Session is not invalidated on logout

[orange-buffalo]

Describe the bug
On logout in a Reactive application, the WebSession is not invalidated.

To Reproduce

1. Login with a user.
2. Add attributes to the session.
3. Logout.
4. Login with the same or another user from the same browser.
5. Attributes added in step 2 are available in the new session.

See SessionInvalidationTest.java in the sample repo for the reproducer test case.

Reproduced for HTTP Basic in the provided test case and in OAuth2 login/logout in the product code.

Expected behavior
WebSession is invalidated on logout.

Actual behavior
Only the ID of the session (WebSession#changeSessionId) and security context attribute is updated.

Workaround
Add a custom ServerLogoutHandler wrapped in a DelegatingServerLogoutHandler to join it with the default SecurityContextServerLogoutHandler:

.logout(logout -> logout
    .logoutHandler(new DelegatingServerLogoutHandler(
             new SecurityContextServerLogoutHandler(),
             (exchange, authentication) -> exchange.getExchange()
                       .getSession()
                       .flatMap(WebSession::invalidate)
    ))
)

Sample
https://github.com/orange-buffalo/spring-security-session-invalidation-reproducer

[marcusdacoregio]

Hi @orange-buffalo, thanks for the report. It seems like you did it in the right way!

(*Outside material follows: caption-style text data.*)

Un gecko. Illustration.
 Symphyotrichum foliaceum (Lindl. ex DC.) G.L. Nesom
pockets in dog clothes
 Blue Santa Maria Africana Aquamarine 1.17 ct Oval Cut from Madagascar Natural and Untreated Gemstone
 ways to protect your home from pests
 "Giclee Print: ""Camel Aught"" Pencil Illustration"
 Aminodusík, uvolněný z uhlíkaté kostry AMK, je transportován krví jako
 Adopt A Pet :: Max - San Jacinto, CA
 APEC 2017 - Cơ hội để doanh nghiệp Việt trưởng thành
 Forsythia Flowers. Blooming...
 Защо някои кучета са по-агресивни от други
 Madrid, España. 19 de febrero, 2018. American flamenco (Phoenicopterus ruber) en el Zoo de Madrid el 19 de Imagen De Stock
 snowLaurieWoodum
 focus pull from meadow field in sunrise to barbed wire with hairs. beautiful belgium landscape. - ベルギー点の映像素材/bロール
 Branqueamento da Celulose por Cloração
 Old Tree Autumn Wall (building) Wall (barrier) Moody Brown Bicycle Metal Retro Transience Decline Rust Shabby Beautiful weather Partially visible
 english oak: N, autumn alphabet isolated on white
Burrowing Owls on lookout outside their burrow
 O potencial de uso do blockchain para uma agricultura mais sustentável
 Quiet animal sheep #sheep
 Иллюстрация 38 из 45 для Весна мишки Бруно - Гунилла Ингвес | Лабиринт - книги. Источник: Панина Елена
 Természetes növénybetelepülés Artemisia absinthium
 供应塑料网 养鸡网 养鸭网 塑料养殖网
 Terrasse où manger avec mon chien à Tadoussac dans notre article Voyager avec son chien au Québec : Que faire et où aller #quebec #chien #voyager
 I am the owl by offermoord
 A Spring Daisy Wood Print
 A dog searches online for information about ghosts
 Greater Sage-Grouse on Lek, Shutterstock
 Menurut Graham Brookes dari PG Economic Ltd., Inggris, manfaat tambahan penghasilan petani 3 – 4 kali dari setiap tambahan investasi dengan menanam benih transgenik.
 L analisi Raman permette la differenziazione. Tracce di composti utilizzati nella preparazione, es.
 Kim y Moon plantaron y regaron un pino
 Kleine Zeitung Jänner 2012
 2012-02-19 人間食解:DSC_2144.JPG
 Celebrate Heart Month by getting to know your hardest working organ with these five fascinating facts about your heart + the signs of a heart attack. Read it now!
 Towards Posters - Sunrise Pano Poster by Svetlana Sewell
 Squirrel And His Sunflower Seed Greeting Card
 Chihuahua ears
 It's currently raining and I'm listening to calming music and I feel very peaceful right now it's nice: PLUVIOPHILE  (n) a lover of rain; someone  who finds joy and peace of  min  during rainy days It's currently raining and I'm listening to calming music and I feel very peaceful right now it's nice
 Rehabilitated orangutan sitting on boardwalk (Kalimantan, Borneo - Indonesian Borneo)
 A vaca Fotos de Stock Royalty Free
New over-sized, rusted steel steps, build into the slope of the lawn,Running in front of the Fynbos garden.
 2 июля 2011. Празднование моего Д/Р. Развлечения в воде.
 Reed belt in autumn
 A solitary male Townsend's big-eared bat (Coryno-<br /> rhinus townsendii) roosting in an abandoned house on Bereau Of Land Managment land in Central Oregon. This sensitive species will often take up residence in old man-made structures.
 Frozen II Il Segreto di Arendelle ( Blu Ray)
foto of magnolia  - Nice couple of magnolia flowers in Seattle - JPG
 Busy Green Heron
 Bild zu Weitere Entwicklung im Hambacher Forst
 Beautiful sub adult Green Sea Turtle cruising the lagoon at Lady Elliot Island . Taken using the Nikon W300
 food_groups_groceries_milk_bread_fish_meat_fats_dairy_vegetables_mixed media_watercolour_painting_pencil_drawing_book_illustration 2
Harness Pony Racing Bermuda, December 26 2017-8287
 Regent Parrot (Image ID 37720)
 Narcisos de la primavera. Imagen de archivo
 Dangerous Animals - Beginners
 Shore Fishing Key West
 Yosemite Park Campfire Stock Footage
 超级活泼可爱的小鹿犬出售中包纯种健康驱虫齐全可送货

I will close this issue as resolved but I'll tag @jzheaux to help to confirm that this is the expected behavior, if not we reopen it.

[jzheaux]

Yes, this is correct since there is no WebSessionServerLogoutHandler. However, I think it would be good to add this implementation. @orange-buffalo are you able to supply a PR for #4838 which would introduce this logout handler?

[orange-buffalo]

Yes, I should be able to handle it. Will be busy during the nearest days, so will start with this in a couple of weeks.